# Persistent Regions that Survive NVM Media Failure

## One size does not fit all

Onkar Patil\*
Department of Computer
Science
North Carolina State
University
opatil@ncsu.edu

Mesut Kuscu \*
Technical University Munich
mesut.kuscu@hpe.com

Tuan Tran \* UC Santa Cruz atran18@ucsc.edu

Charles Johnson HPE Nonstop Research, Palo Alto, CA 94304

Joseph Tucek \*
Amazon
Palo Alto, CA 94304
tucekj@amazon.com

Harumi Kuno Hewlett Packard Labs Palo Alto, CA 94304 harumi.kuno@hpe.com

charles.s.johnson@hpe.com

## **ABSTRACT**

We consider a pool of non-volatile memory shared by thousands of compute nodes.
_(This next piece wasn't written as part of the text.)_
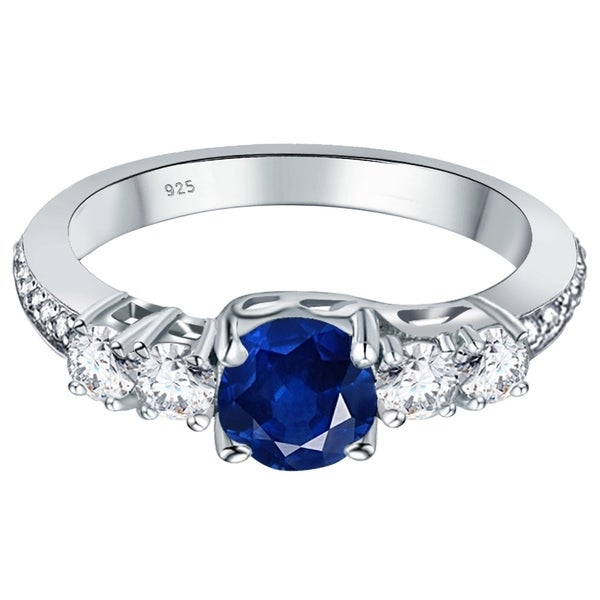 SALE Charming 925 Sterling Silver Halo Design Sapphire /& White Topaz  Ring Sz6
When a single computing node or memory unit fails, the remaining nodes and memory units may stay available, making it theoretically possible for long-running data processing jobs to survive media failure. In practice, however, customers face an allor-nothing choice, and often choose to avoid the overhead of full hardware or software protection from media failure and instead limit the sizes of their data processing jobs to those that are likely to complete without failure. Our solution (TxHPC) enables staged data processing applications to survive media failure without requiring full-fledged hardware or software RAID. We have built an as-yet-unoptimized proof-of-concept of our solution and describe its design and implementation, as well as some preliminary performance results.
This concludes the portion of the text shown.